Text shown =
--

August 20, 2018
At the Great Barrington farmers market the other day, I stopped to talk to the people from Mayflower Farm. Then I noticed they had lamb riblets for sale, and I was intrigued. I’ve been seeing them on menus quite a lot lately (probably because they’re an inexpensive cut), so I thought I’d take a chance.
But what to do with them? I decided, for a first outing, to try an Asian-inspired recipe. The results were so delicious I wished I’d made twice as many; we devoured them in a matter of seconds.
Asian Lamb Riblets
Mix 2 tablespoons of coconut or brown sugar with 2 tablespoons of fish sauce, 2 tablespoons of soy sauce and a tablespoon of neutral vegetable oil. Stir in a tablespoon of Gochujang or Sriracha (any kind of hot Chile sauce will do). Add the juice of half a lime, some freshly grated ginger, and a couple of teaspoons of ground coriander seed. Mince a clove of garlic and a couple of small shallots, and add those as well.
Pour the marinade into a large ziplock bag and add a pound of lamb riblets. Massage the bag so the lamb is well covered with the marinade. Allow them to soak up all this flavor, in the refrigerator, for at least 8 hours. (24 would be better.)
Preheat the oven to 300 degrees and line a baking sheet with foil. Put the ribs, well separated, onto the baking sheet and roast them for an hour and a half, until most of the fat has cooked away. Baste with leftover marinade every half hour or so.
Remove from the oven, crank the heat up to broil and broil the ribs, 6 inches from the heat, for a minute on each side, until they’re lightly charred.
Serve with this dipping sauce.
Mix a tablespoon each of fish sauce, lime juice and rice vinegar with 2 teaspoons of sugar. Add a couple teaspoons of soy sauce, and a small clove of minced garlic. Add a tablespoon or so of chopped cilantro.
This makes an irresistible appetizer for four people.
I suspect that lamb riblets – so inexpensive at the moment – will catch on and the price will soar. So get them now while you can still afford them.
August 18, 2018
It’s going to be interesting watching them duke it out. The new Four Seasons just opened a few blocks from the old one (now part of Major Food Group and named The Pool and The Grill). Will the faithful return to the tender ministrations of Alex Von Bidder and Julian Niccolini? There are no better front of house people than these two, who know exactly how to seat a room. The question, however, is going to be this: does it matter any more? And in this #metoo era, are people going to give Julian, who pleaded guilty to misdemeanor assault for groping a woman, a pass?

--

Exercise instructions = Resume the food blog entries above on lamb riblets and the new Four Seasons, writing on from the last sentence shown.

Supplied information =

--

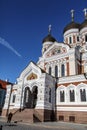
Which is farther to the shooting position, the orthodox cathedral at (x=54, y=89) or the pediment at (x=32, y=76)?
the pediment at (x=32, y=76)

--

Answer to the task =
The new place designed by Brazilian architect Isay Weinfeld, is splendid, but there’s no way it could possibly equal the grandeur of the soaring space designed by Philip Johnson. A contemporary interpretation of mid-century modern this one’s comfortable (the seats are upholstered in suede), and almost cozy but it’s not the grande dame that the old place is. The Bar, on the other hand, is really swell. At the original Four Seasons sitting at the bar ale ways had a wistful feeling, as if you had your nose pressed up against the window, looking at the chosen people dining in the restaurant. Here you drink in a separate room dominated by a glowing sunken rectangle of a bar (which is meant to remind you of the pool you left behind). It feels both powerful and sexy.
And how’s the food? It’s no secret I’m a fan of the chef, Diego Garcia. This is what I wrote about what he was serfing at his last post, Gloria. Here, however, he’s really in his element. Consider the skate, which he makes entirely his own, pairing it with a celery sabayon and almost translucent sheets of kohlrabi. Skate has never looked or tasted so delicious.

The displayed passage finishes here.